:: Stated exercise A ::
Name every language that the text on Canadian radio archives mentions.
:: Stated exercise B ::
For each statement, say whether the text on Canadian radio archives supports it. Answer yes or no and quote the words that decide it.
(i) The CBC kept tape copies of a large selection of its programs.
(ii) The earliest broadcast recording at the National Archives of Canada dates from 1936.
(iii) Most contemporary private-sector radio broadcasting in Canada is being saved.
:: Stated exercise C ::
Go on with the text on Canadian radio archives, starting right after its final sentence.

:: Given passage ::
The largest Canadian public archives collection of radio broadcasts is at the National Archives of Canada. Most of the radio recordings are of CBC radio programs on disc and tape. The CBC has donated almost all of its discs to the Archives but retains tape copies of a large selection. The earliest broadcast recording at the Archives is coverage of the official celebration of Canada's 60th anniversary in 1927, broadcast by the radio network of the Canadian National Railway, a predecessor to the CBC. Another highlight is an excerpt of the round-the clock coverage of the rescue of three men trapped in a mine in Moose River, Nova Scotia, in April 1936, which was broadcast by the Canadian Radio Broadcasting Commission several months before that entity was replaced by the CBC. The Moose River Mine broadcast captured the attention of radio listeners across Canada and the United States, demonstrating that radio had an immediacy that newspapers and newsreels could not equal.
Among the most historically valuable programs in the CBC disc collection are the thousands of reports in French and English by war correspondents for the CBC Overseas Broadcast Unit, among them Matthew Halton and Marcel Ouimet. The war recordings cover the contribution of the Canadian military overseas and in some postwar events. Many reports are enlivened by actual battle sounds, recorded by the cumbersome portable disc recording equipment of the era.
The CBC disc collection also provides a cross-section of the range of program types available to Canadian listeners, especially from the 1940s to the 1960s. By the 1950s, when radio faced increasing competition from television, news and current affairs held onto their place on the schedule, but many drama and entertainment programs gradually disappeared. It is possible to trace this shift in the radio schedule through the types of programs represented in the CBC disc collection.
The CBC collection at the National Archives of Canada also includes some more recent programming, but the best source of network programs from the 1970s onward are the CBC's own archives. The National Archives of Canada has disc and tape copies of spoken-word CBC shortwave broadcasts, in English, French, German, and other languages.
Recordings of broadcasts by privately owned Canadian radio stations are considerably rarer, not only at the National Archives of Canada but also at other archives across the country. This reflects the fact that private radio broadcasters have never had financial resources on the scale of those enjoyed by the publicly funded CBC to create and maintain archives. Radio stations have, however, made recordings of programs for their own research and rebroadcast and to preserve noteworthy broadcasts as part of a station's history. The archival record of private radio, especially, exists thanks to the efforts of historically-minded behind-the-scenes individuals who, without prodding by any official station archival policy, recorded an often eclectic selection of private radio broadcasts, saved them, and donated them to public archives. Despite the growing appreciation in recent decades of the historical value of radio broadcasting, most contemporary private-sector radio broadcasting in Canada is still not being saved. The risk to the broadcasting heritage is compounded by frequent changes in station ownership and personnel as radio struggles to compete with television, the internet, and other means of mass communication.

:: Supplied data ::
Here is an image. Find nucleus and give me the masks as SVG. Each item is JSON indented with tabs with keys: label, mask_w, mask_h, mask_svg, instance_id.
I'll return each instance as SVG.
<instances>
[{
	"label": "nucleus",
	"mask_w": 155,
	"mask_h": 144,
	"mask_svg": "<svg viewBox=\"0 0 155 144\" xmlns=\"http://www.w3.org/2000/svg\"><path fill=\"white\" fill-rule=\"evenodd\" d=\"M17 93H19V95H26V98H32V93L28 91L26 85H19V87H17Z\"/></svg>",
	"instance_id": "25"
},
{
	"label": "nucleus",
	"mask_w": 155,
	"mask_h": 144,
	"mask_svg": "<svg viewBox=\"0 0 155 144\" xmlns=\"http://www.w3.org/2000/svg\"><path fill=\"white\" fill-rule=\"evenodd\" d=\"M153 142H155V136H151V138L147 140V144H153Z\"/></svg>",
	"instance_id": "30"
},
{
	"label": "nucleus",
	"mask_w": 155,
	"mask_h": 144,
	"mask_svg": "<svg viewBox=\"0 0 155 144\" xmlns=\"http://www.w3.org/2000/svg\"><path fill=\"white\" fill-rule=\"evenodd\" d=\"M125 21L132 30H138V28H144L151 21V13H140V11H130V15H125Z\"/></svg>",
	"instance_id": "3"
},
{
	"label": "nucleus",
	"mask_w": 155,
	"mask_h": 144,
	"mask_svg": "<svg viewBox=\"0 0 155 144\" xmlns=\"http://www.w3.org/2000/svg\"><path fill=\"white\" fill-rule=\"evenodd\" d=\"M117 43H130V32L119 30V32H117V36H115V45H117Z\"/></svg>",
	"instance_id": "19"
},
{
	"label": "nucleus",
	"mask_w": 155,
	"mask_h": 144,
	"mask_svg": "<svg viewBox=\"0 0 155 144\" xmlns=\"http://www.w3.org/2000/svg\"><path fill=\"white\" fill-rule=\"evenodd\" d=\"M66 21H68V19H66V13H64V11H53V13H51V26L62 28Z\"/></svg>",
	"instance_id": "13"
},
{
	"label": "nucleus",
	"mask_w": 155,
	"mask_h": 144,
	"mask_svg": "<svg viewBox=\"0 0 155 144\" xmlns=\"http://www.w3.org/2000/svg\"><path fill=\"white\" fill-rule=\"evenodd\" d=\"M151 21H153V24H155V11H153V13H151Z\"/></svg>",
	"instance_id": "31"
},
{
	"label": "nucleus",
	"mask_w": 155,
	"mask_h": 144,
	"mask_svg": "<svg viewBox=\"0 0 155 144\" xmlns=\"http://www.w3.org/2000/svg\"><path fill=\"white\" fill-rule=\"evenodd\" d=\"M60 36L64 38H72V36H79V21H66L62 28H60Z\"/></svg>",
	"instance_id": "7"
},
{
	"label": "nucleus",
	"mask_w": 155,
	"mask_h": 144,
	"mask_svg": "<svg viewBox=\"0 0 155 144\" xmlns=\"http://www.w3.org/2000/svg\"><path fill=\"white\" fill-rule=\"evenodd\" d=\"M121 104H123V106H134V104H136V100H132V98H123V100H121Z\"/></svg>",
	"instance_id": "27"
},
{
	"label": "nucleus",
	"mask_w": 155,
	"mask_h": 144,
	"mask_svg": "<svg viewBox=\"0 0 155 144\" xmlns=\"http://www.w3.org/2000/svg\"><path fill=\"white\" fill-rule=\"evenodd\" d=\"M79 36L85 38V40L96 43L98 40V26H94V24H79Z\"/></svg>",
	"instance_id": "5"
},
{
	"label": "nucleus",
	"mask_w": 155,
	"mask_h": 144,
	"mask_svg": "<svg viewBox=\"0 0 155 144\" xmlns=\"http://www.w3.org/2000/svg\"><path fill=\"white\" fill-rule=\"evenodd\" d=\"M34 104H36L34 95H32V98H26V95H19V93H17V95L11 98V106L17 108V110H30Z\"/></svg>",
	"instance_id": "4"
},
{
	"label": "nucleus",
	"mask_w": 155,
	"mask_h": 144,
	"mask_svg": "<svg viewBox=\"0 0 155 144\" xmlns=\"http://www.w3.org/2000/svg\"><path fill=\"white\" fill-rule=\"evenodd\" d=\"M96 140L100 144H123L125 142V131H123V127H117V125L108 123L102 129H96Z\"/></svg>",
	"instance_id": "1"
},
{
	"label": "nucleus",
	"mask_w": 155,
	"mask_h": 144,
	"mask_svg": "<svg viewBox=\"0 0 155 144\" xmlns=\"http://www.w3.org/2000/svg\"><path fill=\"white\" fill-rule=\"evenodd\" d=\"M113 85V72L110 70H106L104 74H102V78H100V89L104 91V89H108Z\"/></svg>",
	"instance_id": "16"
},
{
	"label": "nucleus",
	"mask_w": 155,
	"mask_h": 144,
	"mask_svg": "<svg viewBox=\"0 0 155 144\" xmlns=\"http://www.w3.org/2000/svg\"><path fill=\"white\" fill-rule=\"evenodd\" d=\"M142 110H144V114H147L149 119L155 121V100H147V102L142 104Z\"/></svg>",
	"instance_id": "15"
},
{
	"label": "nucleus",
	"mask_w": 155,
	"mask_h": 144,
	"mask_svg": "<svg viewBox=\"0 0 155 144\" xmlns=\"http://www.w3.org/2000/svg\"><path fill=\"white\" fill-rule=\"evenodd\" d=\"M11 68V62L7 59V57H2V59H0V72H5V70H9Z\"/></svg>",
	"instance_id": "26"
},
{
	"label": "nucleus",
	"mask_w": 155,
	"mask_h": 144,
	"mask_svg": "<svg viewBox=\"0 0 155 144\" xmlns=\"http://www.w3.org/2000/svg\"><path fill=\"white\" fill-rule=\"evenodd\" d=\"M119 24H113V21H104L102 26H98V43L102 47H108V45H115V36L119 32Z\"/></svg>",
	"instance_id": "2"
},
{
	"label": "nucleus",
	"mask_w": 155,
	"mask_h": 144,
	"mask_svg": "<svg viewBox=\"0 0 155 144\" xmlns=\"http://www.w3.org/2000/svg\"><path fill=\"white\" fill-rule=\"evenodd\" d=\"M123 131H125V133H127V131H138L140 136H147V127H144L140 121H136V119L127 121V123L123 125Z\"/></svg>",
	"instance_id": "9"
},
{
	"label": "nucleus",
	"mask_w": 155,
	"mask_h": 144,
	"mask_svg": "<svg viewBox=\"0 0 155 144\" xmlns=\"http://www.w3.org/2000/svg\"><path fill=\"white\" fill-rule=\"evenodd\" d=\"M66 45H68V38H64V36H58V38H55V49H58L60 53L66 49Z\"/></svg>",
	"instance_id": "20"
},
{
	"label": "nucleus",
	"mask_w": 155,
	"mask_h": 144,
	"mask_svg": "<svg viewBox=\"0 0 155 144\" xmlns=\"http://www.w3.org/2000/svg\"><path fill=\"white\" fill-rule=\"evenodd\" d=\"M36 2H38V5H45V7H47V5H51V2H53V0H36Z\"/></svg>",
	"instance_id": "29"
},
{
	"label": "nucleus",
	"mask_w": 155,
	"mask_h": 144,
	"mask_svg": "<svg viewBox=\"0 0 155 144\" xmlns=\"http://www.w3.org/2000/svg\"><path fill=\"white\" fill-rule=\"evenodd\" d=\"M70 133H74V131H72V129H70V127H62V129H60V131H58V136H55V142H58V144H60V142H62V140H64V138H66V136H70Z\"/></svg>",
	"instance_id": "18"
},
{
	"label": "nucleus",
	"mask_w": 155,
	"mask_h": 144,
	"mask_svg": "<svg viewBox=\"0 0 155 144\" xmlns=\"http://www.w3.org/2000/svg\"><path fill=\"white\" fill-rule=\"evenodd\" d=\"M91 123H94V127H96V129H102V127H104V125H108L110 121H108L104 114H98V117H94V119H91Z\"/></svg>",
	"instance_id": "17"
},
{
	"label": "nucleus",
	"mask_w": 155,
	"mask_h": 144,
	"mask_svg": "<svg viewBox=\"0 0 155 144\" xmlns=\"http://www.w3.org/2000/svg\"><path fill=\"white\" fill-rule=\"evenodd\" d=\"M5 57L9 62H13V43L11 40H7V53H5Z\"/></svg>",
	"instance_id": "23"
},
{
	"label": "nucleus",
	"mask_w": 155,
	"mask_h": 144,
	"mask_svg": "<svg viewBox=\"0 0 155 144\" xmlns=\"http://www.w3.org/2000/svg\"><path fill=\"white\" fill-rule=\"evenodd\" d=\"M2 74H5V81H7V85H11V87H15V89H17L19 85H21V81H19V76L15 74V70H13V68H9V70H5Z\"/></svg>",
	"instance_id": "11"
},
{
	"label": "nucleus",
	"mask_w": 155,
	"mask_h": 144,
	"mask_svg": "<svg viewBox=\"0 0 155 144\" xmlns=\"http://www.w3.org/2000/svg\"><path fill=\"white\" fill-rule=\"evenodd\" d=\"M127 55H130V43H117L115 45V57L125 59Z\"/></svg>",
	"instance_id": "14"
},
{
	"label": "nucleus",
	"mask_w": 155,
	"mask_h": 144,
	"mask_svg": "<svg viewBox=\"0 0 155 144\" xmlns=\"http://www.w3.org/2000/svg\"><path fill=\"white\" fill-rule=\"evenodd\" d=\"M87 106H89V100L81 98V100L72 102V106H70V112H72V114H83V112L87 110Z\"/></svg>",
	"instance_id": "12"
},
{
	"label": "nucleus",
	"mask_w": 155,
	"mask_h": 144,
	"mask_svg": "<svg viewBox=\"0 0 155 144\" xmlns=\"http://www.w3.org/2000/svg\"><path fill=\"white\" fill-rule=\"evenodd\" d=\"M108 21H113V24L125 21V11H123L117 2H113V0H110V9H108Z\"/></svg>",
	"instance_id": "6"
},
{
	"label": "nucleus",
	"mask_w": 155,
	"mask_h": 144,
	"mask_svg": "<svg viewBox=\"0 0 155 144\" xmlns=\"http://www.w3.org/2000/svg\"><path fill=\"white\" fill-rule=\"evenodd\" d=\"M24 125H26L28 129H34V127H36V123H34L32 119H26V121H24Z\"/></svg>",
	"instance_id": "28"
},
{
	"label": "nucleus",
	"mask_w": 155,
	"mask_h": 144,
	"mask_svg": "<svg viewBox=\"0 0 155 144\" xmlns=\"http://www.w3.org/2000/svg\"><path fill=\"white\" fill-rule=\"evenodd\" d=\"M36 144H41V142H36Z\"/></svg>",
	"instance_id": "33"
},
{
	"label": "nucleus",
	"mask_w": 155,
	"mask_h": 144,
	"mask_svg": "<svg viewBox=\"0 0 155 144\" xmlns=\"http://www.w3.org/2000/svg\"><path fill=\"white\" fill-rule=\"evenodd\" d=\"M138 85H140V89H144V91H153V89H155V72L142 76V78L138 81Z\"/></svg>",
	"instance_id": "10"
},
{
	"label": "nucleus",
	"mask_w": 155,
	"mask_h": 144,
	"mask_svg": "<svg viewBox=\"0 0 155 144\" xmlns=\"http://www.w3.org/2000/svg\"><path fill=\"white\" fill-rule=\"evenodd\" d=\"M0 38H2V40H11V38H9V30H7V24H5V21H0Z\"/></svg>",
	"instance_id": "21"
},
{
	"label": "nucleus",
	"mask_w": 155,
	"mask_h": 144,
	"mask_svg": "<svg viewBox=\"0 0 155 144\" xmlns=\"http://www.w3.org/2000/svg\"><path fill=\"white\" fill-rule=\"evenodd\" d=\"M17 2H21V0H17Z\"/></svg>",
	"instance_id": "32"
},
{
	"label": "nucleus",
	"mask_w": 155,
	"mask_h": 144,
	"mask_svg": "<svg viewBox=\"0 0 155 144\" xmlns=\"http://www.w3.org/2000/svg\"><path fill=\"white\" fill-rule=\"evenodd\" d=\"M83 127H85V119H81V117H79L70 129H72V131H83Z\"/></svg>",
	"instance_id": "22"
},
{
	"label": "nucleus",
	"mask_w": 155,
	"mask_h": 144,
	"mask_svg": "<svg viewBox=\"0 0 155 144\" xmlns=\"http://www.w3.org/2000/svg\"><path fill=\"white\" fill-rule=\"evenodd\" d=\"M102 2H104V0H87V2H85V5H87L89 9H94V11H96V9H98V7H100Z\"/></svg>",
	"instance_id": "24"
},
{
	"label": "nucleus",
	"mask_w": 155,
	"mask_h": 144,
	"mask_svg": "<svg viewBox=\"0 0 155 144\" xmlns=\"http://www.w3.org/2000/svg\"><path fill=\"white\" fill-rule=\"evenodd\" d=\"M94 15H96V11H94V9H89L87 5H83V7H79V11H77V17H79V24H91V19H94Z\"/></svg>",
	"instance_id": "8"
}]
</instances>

:: Expected output A ::
French, English, German

:: Expected output B ::
(i) Yes: "retains tape copies of a large selection"
(ii) No: "The earliest broadcast recording at the Archives is coverage of the official celebration of Canada's 60th anniversary in 1927"
(iii) No: "most contemporary private-sector radio broadcasting in Canada is still not being saved"

:: Expected output C ::
Among the holdings of private radio at the National Archives of Canada are discs from Toronto station CFRB from the 1940s and 1950s and discs dating from 1938 to 1956 from Montreal station CFCF, the oldest radio station in Canada. There are some examples of day-to-day programming originated by the stations, but many recordings are of speeches by major public figures, often transmissions picked up from British and American sources, of which the CBC and private stations tended to save disc copies. The U.S. network affiliations of major Canadian radio stations are reflected in the occasional copies of American shows from the 1940s and 1950s. The Harry E. Foster collection consists of discs, tapes, and scripts for hundreds of radio programs broadcast on private radio stations in the 1940s and 1950s, from such series as Men in Scarlet and The Adventures of Jimmy Dale; from a news highlights program entitled Headliners; and from The North ern Electric Hour, a program of orchestral music. The hundreds of discs and tapes donated by Joseph Cardin, who worked at radio station CJSO in Sorel, Quebec, provide a rich resource for the study of French private radio from the 1940s to the 1980s.
Another source of private radio recordings are tapes donated by public figures, notably politicians. Interviews and speeches predominate, but examples of radio's democratic impact are illustrated by radio phone-in shows in which listeners were able to express their opinions and sometimes to vent at a hapless politician. The National Archives of Canada collection also includes examples from the 1970s and 1980s of news reports fed by private-sector news services, such as Standard Broadcast News, to member radio stations. There are also copies of radio programs submitted by stations across Canada to awards competitions such as those held by the Canadian Association of Broadcasters.
The National Library of Canada acquires published recordings, including an extensive collection of the transcription discs of music performances issued by the CBC shortwave service.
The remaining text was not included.